How powerful is man, the author of that mighty machine that bore him so swiftly over the deep blue waters! Bobby was a little philosopher, as we have before had occasion to remark, and he was decidedly of the opinion that the steamboat was a great institution. When he had in some measure conquered his amazement, and the first ideas of sublimity which the steamer and the sea were calculated to excite in a poetical imagination, he walked forward to take a closer survey of the machinery. After all, there was something rather comical in the affair. The steam hissed and sputtered, and the great walking beam kept flying up and down; and the sum total of Bobby's philosophy was, that it was funny these things should make the boat go so like a race horse over the water.
 
Then he took a look into the pilot house, and it seemed more funny that turning that big wheel should steer the boat. But the wind blew rather fresh at the forward part of the boat, and as Bobby's philosophy was not proof against it, he returned to the promenade deck, which was sheltered from the severity of the blast. He had got reconciled to the whole thing, and ceased to bother his head about the big wheel, the sputtering steam, and the walking beam; so he seated himself, and began to wonder what all the people in Riverdale were about.
 
"All them as hasn't paid their fare, please walk up to the cap'n's office and s-e-t-t-l-e!" shouted a colored boy, presenting himself just then, and furiously ringing a large hand bell.
 
"I have just settled," said Bobby, alluding to his comfortable seat.
 
But the allusion was so indefinite to the colored boy that he thought himself insulted.
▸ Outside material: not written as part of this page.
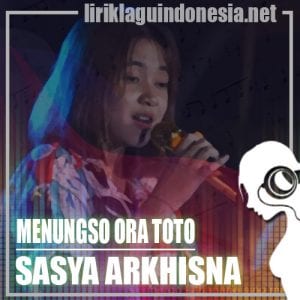 Lirik Lagu Sasya Arkhisna Menungso Ora Toto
He did not appear to be a very amiable boy, for his fist was doubled up, and with sundry big oaths, he threatened to annihilate the little merchant for his insolence.
 
"I didn't say anything that need offend you," replied Bobby. "I meant nothing."
 
"You lie! You did!"
 
He was on the point of administering a blow with his fist, when a third party appeared on the ground, and without waiting to hear the merits of the case, struck the negro a blow which had nearly floored him.
 
Some of the passengers now interfered, and the colored boy was prevented from executing vengeance on the assailant.
 
"Strike that fellow and you strike me!" said he who had struck the blow.
 
"Tom Spicer!" exclaimed Bobby, astonished and chagrined at the presence of the runaway.